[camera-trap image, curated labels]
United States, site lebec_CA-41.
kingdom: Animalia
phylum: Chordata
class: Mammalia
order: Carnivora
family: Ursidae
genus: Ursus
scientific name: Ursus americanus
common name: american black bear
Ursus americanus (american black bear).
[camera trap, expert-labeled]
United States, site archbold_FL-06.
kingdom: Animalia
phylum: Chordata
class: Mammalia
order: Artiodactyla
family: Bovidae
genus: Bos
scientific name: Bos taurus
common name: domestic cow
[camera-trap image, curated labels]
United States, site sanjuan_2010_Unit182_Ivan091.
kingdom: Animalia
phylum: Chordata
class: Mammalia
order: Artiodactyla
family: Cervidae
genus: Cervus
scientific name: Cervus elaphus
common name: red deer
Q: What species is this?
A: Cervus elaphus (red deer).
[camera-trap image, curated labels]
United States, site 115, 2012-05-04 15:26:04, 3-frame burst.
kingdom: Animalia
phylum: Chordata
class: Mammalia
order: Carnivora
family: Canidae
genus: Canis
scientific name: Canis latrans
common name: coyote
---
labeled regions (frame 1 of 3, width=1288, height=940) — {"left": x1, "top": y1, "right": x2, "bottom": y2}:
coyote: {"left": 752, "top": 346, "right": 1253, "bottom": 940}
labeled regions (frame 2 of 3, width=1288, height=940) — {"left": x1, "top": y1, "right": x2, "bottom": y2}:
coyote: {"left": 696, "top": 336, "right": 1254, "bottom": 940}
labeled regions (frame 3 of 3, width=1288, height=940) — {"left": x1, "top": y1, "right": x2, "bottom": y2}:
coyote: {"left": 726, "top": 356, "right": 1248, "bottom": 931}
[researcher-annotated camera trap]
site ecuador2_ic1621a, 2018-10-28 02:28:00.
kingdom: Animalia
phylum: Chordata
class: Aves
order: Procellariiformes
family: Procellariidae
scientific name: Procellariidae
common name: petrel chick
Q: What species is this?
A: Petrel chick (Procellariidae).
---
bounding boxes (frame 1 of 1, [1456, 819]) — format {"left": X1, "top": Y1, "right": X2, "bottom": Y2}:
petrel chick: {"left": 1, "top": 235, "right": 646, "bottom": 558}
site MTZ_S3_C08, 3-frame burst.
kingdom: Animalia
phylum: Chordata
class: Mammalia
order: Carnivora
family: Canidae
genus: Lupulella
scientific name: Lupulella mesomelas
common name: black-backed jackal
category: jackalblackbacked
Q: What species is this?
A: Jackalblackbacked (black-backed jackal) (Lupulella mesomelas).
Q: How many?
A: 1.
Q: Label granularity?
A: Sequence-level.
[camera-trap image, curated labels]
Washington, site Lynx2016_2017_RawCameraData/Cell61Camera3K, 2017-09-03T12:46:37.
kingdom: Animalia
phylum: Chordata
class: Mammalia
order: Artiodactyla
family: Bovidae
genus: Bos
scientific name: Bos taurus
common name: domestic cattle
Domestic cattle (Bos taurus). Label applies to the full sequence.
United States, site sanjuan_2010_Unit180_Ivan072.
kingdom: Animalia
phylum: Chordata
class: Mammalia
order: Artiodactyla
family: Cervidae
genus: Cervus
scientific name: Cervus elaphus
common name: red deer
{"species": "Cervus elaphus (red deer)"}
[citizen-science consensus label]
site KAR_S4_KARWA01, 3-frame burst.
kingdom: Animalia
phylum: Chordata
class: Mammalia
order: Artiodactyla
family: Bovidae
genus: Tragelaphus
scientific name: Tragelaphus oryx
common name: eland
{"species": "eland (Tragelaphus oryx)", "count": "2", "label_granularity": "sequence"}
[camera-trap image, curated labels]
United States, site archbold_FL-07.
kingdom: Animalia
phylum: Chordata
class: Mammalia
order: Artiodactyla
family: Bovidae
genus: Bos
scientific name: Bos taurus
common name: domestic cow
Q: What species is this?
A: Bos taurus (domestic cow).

• [Problem requirements]: Pick out every line of the listing containing the word "scientific", and show those lines.

• [Completed exercise]:
scientific name: Ursus americanus
scientific name: Bos taurus
scientific name: Cervus elaphus
scientific name: Canis latrans
scientific name: Procellariidae
scientific name: Lupulella mesomelas
scientific name: Bos taurus
scientific name: Cervus elaphus
scientific name: Tragelaphus oryx
scientific name: Bos taurus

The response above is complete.